Medea.




     




Se despertó como cualquier otra mañana. Un poco más de sabor agrio en la boca, la lengua algo pastosa y un ojo más débil. Quiso quedarse en la cama, cubrirse la cara a esperar la nueva noche. Pero la gata ya estaba desesperada por comer, jugar, tener su arenero limpio.

Salió del cuarto, por un momento le pareció que no era su casa, entraba demasiada luz. Al abrir la puerta del baño tuvo la impresión de que su mano no era su mano, se veía más reseca, verdosa, las uñas pálidas. Orinó. Cepilló sus dientes. Y otra nueva ola de extrañeza le recorrió el cuerpo al ver en el espejo una imagen diferente a la que ella creía que era. Los ojos demasiado hinchados, el cabello reflejaba colores pálidos, las puntas con un maltrato evidente, pero algo llamó más su atención: la oreja izquierda era muchísimo más pequeña que la derecha. Se acercó hasta topar la nariz en el espejo para comprobar lo que estaba viendo.

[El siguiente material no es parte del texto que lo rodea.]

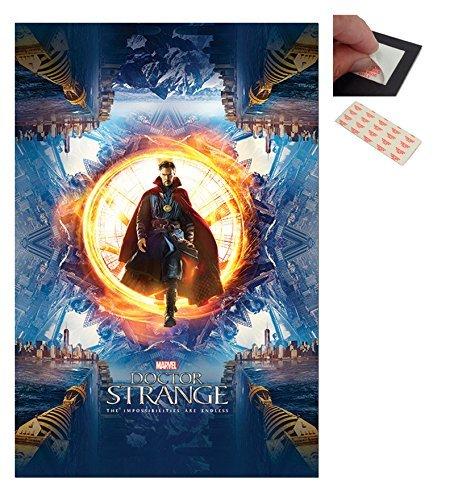 Confezione - 2 Articoli - Doctor Strange Portal Poster - 91.5 x 61cm (36 x 24 Pollici) e un Set di 4 Cuscinetti Adesivi Riposizionabili Per Facile Fissaggio a Parete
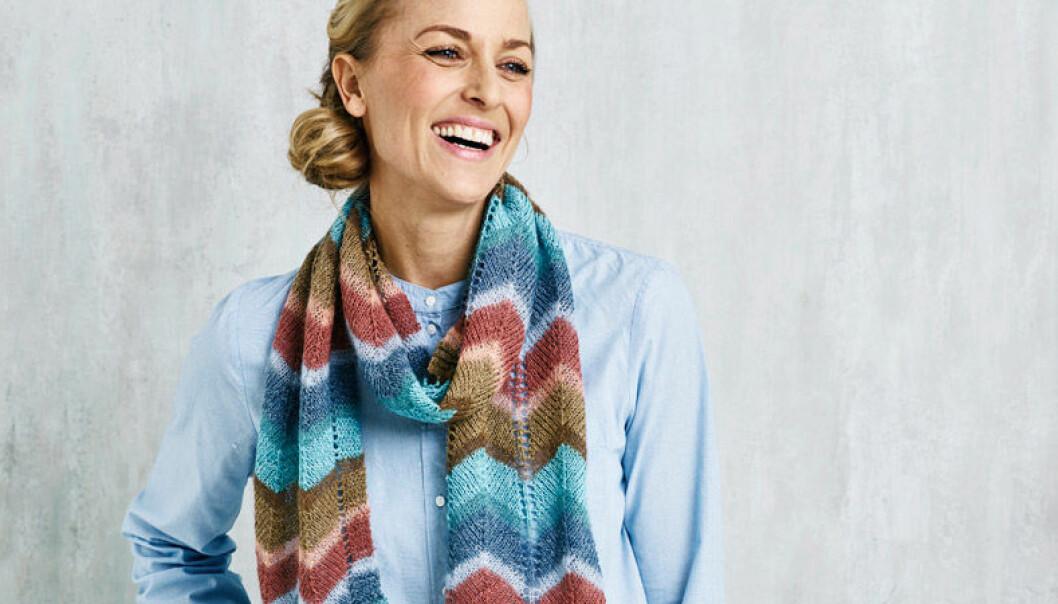 Sticka mönstrad halsduk gratis beskrivning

Estaba segura de esa diferencia casi cómica de sus orejas, se puso desde varios ángulos para verse, no cambiaba nada, la misma diferencia entre el tamaño de sus orejas.

Aunque llevaba tiempo trabajando con eso del amor propio, la aceptación del cuerpo con todas sus asimetrías, con los colchoncitos saltando por la barriga, las axilas, el cuello y las piernas, con el cambio de coloración en algunas partes de su rostro y alrededor de los tobillos, a menudo era una batalla perdida.  Se empezaban a ver las venas moradas, verdes, algunas rojizas, los pies se le dormían más rápido y el cansancio era demasiado como para prepararse comida healthy, hacer yoga o salir a caminar. 

De un sopapo llegaron a su mente todas esas restricciones, las reglas, los mandatos que desde niña había escuchado respecto a cómo tiene que ser el cuerpo de una mujer, cómo vestirse, maquillarse, peinarse, etcétera. 

Al mismo tiempo en que sus oídos zumbaban -quizá por la alta presión arterial que últimamente experimentaba- oyó la voz de su madre decirle: <<calladita te ves más bonita>>, <<no es necesario que grites ni que te enojes>>, <<si te enojas, la cara se te va a poner fea, se te puede enchuecar>>, <<no aguantas nada>>, <<ojalá te pusieras otro tipo de ropa, tus zapatos son horribles>>, << ¡no llores! La cara se hincha>>, <<camina derecha, saca el pecho, mete la panza>>.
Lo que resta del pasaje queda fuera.